((
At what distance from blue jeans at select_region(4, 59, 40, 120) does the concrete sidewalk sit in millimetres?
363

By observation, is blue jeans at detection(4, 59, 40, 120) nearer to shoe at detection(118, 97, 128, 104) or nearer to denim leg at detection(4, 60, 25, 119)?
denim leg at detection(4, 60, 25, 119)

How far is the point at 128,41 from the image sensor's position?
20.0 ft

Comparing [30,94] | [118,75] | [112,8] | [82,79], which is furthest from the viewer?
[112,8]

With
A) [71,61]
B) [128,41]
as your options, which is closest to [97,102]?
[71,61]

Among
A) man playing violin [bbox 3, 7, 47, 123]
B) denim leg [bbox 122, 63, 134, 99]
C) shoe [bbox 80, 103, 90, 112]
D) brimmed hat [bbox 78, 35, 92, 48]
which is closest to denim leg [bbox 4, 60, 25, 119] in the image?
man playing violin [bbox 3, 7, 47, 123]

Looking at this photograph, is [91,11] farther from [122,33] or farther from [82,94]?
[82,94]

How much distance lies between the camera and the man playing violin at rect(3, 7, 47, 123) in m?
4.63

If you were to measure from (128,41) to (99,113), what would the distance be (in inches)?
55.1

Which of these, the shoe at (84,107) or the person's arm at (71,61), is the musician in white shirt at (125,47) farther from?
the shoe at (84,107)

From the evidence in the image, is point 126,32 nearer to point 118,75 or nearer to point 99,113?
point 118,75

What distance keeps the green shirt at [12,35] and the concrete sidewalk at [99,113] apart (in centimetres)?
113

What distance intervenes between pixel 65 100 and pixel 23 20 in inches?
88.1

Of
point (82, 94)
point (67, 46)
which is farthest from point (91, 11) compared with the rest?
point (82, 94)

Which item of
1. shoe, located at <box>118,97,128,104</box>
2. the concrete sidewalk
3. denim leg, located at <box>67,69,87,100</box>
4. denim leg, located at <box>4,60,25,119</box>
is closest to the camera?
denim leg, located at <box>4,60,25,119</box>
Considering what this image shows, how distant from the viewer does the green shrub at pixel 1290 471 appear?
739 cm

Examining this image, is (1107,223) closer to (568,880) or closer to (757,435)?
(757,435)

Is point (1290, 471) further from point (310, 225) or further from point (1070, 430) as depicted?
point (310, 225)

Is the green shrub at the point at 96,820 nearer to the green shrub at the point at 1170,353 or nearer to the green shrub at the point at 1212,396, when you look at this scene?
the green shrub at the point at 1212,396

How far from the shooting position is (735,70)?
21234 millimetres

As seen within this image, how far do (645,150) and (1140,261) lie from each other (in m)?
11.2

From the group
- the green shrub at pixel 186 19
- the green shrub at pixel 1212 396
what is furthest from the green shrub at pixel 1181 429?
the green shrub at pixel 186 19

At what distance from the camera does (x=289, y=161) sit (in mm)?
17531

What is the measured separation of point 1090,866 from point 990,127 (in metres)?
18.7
))
DESCRIPTION OF THE TASK: Print all of the data exactly as it was given.

ANSWER TO THE EXERCISE:
At what distance from blue jeans at select_region(4, 59, 40, 120) does the concrete sidewalk sit in millimetres?
363

By observation, is blue jeans at detection(4, 59, 40, 120) nearer to shoe at detection(118, 97, 128, 104) or nearer to denim leg at detection(4, 60, 25, 119)?
denim leg at detection(4, 60, 25, 119)

How far is the point at 128,41 from the image sensor's position?
20.0 ft

Comparing [30,94] | [118,75] | [112,8] | [82,79], which is furthest from the viewer?
[112,8]

With
A) [71,61]
B) [128,41]
as your options, which is closest to [97,102]?
[71,61]

Among
A) man playing violin [bbox 3, 7, 47, 123]
B) denim leg [bbox 122, 63, 134, 99]
C) shoe [bbox 80, 103, 90, 112]
D) brimmed hat [bbox 78, 35, 92, 48]
which is closest to denim leg [bbox 4, 60, 25, 119] in the image?
man playing violin [bbox 3, 7, 47, 123]

Looking at this photograph, is [91,11] farther from [122,33] or farther from [82,94]?
[82,94]

How much distance lies between the camera and the man playing violin at rect(3, 7, 47, 123) in m?
4.63

If you were to measure from (128,41) to (99,113), what would the distance be (in inches)?
55.1

Which of these, the shoe at (84,107) or the person's arm at (71,61), is the musician in white shirt at (125,47) farther from?
the shoe at (84,107)

From the evidence in the image, is point 126,32 nearer to point 118,75 or nearer to point 99,113?
point 118,75

What distance keeps the green shirt at [12,35] and the concrete sidewalk at [99,113] apart (in centimetres)?
113

What distance intervenes between pixel 65 100 and pixel 23 20 in inches?
88.1

Of
point (82, 94)
point (67, 46)
which is farthest from point (91, 11) compared with the rest?
point (82, 94)

Which item of
1. shoe, located at <box>118,97,128,104</box>
2. the concrete sidewalk
3. denim leg, located at <box>67,69,87,100</box>
4. denim leg, located at <box>4,60,25,119</box>
is closest to the camera?
denim leg, located at <box>4,60,25,119</box>
Considering what this image shows, how distant from the viewer does the green shrub at pixel 1290 471 appear?
739 cm

Examining this image, is (1107,223) closer to (568,880) or closer to (757,435)?
(757,435)

Is point (1290, 471) further from point (310, 225) or further from point (1070, 430) as depicted?
point (310, 225)

Is the green shrub at the point at 96,820 nearer to the green shrub at the point at 1170,353 or nearer to the green shrub at the point at 1212,396, when you look at this scene?
the green shrub at the point at 1212,396

How far from the shooting position is (735,70)?
21234 millimetres

As seen within this image, how far do (645,150) and (1140,261) lie from each other (in m)?
11.2

From the group
- the green shrub at pixel 186 19
- the green shrub at pixel 1212 396
what is furthest from the green shrub at pixel 1181 429?
the green shrub at pixel 186 19

At what distance from the camera does (x=289, y=161) sit (in mm)?
17531

What is the measured separation of point 1090,866 from point 990,127 (in metres)?
18.7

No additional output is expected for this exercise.